One of the simplest practical processors I know is my own S16X4, built on the Steamer-16 architecture by Myron Plichota. (I hope I spelled that right. Typing from memory here.) RISC-V is offers a substantially more complex ISA to decode. In the interests of agile methodology, theoretically, I should be able to always have a shippable product. Considering the scope of the project, how do I reconcile continuous testing with having a minimum viable processor?

I'm thinking of just replicating the original 12 instructions of the original S16X4; the idea is that instruction set defines the minimum viable RISC-V subset. To recap the S16X4 instructions:

1. NOP
2. LIT (loads a word-width literal into the data stack)
3. FWM (fetch word from memory)
4. SWM (store word to memory)
5. ADD
6. AND
7. XOR
8. ZGO (branch if top of stack is zero)
9. GO (unconditional branch)
10. NZGO (branch if top of stack is not zero)
11. FBM (fetch byte from memory)
12. SBM (store byte to memory)

The closest analogs in the RISC-V are as follows:

NOP --> ADDI X0, X0, 0, so we need to support at least the ADDI instruction.
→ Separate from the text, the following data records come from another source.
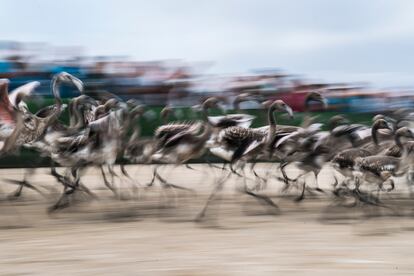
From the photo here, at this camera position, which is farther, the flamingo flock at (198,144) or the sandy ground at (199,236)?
the flamingo flock at (198,144)

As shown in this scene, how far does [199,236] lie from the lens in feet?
23.7

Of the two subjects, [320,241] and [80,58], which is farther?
[80,58]

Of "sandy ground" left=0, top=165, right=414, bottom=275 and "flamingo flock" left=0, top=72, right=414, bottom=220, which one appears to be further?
"flamingo flock" left=0, top=72, right=414, bottom=220

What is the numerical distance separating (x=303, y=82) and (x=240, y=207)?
26.4 ft

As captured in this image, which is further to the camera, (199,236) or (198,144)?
(198,144)

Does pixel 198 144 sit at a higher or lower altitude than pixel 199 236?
higher

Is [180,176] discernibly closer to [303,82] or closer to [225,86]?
[225,86]

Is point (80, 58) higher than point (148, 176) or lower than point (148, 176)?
higher

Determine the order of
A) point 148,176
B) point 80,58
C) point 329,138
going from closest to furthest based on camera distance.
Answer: point 329,138, point 148,176, point 80,58

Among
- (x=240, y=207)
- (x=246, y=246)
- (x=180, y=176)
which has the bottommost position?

LIT --> ADDI Xn, Xn, imm12, possibly followed by further SLLI Xn, Xn, shamt / ADDI Xn, Xn, imm12 pairs as appropriate to load the full register width with desired data. So, besides ADDI, we also need SLLI.

FWM/FBM --> LBU, LHU, LWU, LDU. These are simple enough to implement as-is, since the func3 bits of the opcode can be directly exposed to the external bus to determine transfer size.

SWM/SBM --> SB, SH, SW, SD.

ADD, AND, XOR --> These involve register-register operations, so these three instructions translate naturally to their RISC-V counterparts. And, honestly, supporting their immediate versions is easy enough to implement we might as well implement ANDI and XORI as well. In fact, XORI will be required if we want to perform 2's compliment negation on a register.

ZGO, NZGO, GO --> BEQ, BNE, JAL. Easy peasy.

And that's it, I think. So the absolute minimum RISC-V instruction subset to support includes:

1. ADDI
2. SLLI
3. ADD
4. AND
5. XOR
6. LBU
7. LHU
8. LWU
9. LDU
10. SB
11. SH
12. SW
13. SD
14. BEQ
15. BNE
16. JAL

Wow, not bad! Only 16 instructions! Supporting more instructions can be done by fleshing out the rest of the instruction decoder and/or pipeline incrementally from here. The only instruction format not supported is U-format, used only by LUI and AUIPC; however, given the rest of the implementation already works, these are pretty trivial instructions to add.

Things not covered are CSRRW, CSRRS, CSRRC, ECALL, EBREAK, ERET, WFI, and FENCE instructions. With the exception of ECALL, EBREAK, and ERET, these instructions are actually somewhat more complicated to implement anyway, and should be implemented only after we have a minimal instruction set to debug with. I think.